(Task data):
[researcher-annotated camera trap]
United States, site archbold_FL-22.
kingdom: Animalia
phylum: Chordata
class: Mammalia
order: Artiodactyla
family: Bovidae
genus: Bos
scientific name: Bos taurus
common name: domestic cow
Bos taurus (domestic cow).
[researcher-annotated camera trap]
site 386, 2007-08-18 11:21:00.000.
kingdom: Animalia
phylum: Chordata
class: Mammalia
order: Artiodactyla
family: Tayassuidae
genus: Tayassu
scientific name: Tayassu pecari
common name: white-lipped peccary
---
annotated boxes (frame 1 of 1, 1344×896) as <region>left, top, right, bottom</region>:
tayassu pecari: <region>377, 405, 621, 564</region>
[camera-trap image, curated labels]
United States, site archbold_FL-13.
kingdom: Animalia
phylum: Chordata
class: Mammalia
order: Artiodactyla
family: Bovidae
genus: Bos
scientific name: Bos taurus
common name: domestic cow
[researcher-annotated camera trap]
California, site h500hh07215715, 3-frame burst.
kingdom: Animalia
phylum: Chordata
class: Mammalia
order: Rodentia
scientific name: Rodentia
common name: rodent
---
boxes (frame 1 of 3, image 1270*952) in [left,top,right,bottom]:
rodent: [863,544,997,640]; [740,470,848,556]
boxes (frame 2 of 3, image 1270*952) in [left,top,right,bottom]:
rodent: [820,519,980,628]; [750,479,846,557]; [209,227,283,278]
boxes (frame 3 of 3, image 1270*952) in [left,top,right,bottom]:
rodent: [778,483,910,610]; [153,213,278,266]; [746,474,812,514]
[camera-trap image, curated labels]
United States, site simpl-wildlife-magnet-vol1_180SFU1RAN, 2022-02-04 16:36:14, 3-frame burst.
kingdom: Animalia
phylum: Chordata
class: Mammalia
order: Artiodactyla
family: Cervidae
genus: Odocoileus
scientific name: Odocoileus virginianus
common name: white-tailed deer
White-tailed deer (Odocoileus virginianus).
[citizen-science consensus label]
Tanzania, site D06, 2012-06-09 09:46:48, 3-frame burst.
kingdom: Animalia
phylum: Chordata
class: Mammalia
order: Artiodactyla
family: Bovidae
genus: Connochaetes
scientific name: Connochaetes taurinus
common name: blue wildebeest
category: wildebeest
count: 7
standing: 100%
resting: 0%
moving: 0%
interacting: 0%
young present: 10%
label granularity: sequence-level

(Description of the task):
With "scientific" as the string to find, copy every line of the records that holds it.

(Answer to the exercise):
scientific name: Bos taurus
scientific name: Tayassu pecari
scientific name: Bos taurus
scientific name: Rodentia
scientific name: Odocoileus virginianus
scientific name: Connochaetes taurinus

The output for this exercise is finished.